Bu buğday söz konusu olduğunda ruşeymin ayrılmasını gerektiriyor (çünkü un ruşeymi tamsa artıyor, raf ömrü üç ay). Uzun raf ömrü hiçbir katkı maddesi kullanılmadan aşırı fiziksel işlemle de gerçekleştirilebiliyor (aşırı yüksek sıcaklık ve basınç). Bütün meyve suları, hazır domates püreleri, hepsi aşırı fiziksel işlemden geçiriliyor (mutfakta kapağını açmama (ve akmasına rağmen cam şişe ambalajda "katkısız" diye satılan domates püresi 18. ayını doldurdu, maşallah küflenme bile yok). Bu hayati unsurlar insan ve hayvan vücudunda üretilebilen bileşikler değil, uzun süre eksikliği de hastalıkların tutunabilmesi için uygun zemini hazırlıyor. Mesela verem eskiden iyi beslenemeyen, sosyoekonomik durumu kötü insanlarda görünürdü, günümüzde marketlerin uzun raf ömürlü gıdaları hastalığın ekonomik durumu iyi kesimde de görülmesine zemin hazırlıyor.

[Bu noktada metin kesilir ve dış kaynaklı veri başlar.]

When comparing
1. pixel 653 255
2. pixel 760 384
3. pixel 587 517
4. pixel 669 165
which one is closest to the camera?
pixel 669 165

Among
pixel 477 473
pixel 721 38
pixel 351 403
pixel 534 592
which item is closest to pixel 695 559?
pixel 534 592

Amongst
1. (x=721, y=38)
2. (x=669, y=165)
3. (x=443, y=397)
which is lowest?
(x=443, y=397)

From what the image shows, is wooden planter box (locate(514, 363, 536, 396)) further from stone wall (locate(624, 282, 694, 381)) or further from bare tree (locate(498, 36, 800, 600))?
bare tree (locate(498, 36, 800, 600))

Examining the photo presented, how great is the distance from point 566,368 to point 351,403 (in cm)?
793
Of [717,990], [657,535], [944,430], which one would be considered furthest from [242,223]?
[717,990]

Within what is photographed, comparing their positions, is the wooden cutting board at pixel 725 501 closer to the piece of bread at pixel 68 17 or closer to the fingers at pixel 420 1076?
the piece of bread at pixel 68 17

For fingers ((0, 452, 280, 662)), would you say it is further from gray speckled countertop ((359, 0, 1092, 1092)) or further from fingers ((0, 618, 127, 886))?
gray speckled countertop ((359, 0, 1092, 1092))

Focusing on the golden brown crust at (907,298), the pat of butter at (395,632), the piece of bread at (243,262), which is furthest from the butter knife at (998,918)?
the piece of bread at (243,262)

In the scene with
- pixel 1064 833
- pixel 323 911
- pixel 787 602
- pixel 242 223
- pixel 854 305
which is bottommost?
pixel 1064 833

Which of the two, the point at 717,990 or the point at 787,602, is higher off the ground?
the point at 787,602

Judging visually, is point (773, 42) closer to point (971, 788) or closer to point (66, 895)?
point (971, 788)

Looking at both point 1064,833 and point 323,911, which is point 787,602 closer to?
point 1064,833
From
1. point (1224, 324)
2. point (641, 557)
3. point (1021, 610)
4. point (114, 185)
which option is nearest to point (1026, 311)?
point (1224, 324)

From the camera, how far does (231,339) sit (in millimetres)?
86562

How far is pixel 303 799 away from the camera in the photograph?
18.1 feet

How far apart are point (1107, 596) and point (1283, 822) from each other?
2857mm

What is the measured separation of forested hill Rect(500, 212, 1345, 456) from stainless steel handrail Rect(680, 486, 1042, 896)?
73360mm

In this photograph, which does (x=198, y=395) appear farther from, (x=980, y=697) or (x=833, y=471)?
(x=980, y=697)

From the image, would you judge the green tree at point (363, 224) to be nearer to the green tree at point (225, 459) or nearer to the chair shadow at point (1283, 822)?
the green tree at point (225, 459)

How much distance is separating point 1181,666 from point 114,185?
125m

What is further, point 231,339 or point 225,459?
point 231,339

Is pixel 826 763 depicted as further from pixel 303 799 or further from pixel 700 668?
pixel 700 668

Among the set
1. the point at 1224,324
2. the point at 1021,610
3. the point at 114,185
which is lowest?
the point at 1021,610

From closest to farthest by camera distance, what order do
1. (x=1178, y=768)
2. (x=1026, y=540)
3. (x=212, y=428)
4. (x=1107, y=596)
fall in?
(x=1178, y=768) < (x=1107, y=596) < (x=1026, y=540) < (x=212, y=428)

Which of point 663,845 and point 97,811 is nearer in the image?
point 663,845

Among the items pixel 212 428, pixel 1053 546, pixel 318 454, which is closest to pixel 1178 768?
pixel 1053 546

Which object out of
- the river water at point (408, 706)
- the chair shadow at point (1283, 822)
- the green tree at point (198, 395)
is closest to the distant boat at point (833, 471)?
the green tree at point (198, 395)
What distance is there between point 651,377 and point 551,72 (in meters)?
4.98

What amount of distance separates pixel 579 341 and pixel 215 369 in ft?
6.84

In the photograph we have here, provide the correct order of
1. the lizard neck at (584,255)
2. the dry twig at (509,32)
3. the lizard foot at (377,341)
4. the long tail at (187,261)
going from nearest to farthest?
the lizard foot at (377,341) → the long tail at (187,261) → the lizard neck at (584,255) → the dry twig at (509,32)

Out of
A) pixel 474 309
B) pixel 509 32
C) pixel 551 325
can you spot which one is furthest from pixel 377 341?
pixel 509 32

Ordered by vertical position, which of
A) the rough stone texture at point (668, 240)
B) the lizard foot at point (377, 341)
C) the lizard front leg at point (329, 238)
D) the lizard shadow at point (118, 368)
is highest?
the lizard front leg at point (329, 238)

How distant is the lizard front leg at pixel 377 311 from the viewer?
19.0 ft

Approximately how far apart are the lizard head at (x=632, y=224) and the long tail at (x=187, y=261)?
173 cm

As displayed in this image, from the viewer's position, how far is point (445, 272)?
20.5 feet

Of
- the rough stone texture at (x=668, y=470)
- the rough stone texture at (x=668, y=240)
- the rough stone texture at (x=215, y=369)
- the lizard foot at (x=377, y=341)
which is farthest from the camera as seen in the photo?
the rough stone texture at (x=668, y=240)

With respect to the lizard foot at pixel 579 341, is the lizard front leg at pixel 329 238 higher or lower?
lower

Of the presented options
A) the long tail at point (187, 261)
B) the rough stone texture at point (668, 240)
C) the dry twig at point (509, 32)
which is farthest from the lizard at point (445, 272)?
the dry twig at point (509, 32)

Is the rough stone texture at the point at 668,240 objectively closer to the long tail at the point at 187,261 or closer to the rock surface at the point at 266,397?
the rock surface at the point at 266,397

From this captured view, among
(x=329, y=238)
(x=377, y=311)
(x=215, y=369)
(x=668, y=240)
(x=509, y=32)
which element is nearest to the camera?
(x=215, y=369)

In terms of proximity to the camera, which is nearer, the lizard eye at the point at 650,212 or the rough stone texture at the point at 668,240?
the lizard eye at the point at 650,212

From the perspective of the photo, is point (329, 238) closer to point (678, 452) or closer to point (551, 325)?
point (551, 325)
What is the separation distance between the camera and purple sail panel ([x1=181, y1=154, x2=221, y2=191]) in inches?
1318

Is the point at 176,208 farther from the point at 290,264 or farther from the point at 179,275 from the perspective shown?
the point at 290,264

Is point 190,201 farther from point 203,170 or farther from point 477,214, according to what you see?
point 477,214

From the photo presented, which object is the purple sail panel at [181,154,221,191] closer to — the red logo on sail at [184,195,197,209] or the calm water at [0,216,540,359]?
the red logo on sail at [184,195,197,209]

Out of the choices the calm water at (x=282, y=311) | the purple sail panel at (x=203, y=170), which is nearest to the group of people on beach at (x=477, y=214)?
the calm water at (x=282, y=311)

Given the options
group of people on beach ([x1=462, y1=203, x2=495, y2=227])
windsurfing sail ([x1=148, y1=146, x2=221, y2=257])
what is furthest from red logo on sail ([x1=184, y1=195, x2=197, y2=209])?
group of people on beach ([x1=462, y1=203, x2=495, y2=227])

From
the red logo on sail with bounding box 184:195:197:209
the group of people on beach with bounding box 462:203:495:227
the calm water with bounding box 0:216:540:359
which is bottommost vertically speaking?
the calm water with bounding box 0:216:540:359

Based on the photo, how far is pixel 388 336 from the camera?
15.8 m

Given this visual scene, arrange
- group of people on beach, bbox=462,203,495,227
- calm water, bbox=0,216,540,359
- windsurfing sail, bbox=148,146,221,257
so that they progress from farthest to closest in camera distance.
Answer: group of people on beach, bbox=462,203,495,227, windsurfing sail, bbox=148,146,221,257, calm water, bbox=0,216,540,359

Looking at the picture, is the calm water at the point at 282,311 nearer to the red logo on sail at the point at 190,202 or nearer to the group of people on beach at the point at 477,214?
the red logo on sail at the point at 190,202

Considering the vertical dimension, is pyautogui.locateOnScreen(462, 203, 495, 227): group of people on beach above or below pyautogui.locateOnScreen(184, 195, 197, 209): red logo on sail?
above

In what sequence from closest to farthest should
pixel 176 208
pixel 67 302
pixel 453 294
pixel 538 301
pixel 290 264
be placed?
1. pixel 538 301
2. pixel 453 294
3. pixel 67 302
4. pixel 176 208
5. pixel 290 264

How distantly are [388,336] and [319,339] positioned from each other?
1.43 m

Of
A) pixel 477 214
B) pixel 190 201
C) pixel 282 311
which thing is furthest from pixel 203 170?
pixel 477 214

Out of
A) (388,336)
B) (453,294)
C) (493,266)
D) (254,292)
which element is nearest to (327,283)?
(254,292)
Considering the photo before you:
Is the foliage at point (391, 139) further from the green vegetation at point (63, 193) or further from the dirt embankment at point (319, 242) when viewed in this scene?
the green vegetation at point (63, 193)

Benzer şey elbette hepatit için de geçerli. İşte Zekeriya Temizel ve arkadaşlarının çıktığı yol, gıdadan sinsice çekilip çıkarılan bu hayati unsurları bize geri kazandırmayı amaçlıyor.
 
Domates çekirdeğine talep çok, lakin "yasal" domateslerin çekirdeği yok
 
Ülke Politikaları Vakfı ve bilimsel danışma ekibinin hayata geçirdiği Tabia markası ticari anlamda henüz yeni gelişiyor. Ürün eczanelerden talep edilirse getirtiliyor. Dışarıdan en büyük talep ise domates çekirdeği yağı için gelmiş, hatta "hemen peşinat ödeyelim" demişler. Domateslerin çekirdekleri salça üreten fabrikalardan temin ediliyor, lakin çarşıdaki talep evdeki hesaba uymuyor. Çünkü salça fabrikalarına giren domateslerde ya çekirdek yok, ya da çekirdeğin içi tamamen boş. İşte bu durumda Gıda, Tarım ve Hayvancılık Bakanlığı'na sormamız gerekiyor, dış piyasalardan bile bu kadar büyük talep gelen bizim domateslerin çekirdekleri neden yok? Domates tohumunun kilosu son bıraktığımda 30 bin lira seviyesindeydi, Derken Tohum Yasası geldi, yerli sertifikasız tohumların ekilmesi ve satılması yasaklandı. Peki, bu yasa ve çekirdeksiz domates işinden kim kaybetti, en çok kim kazandı?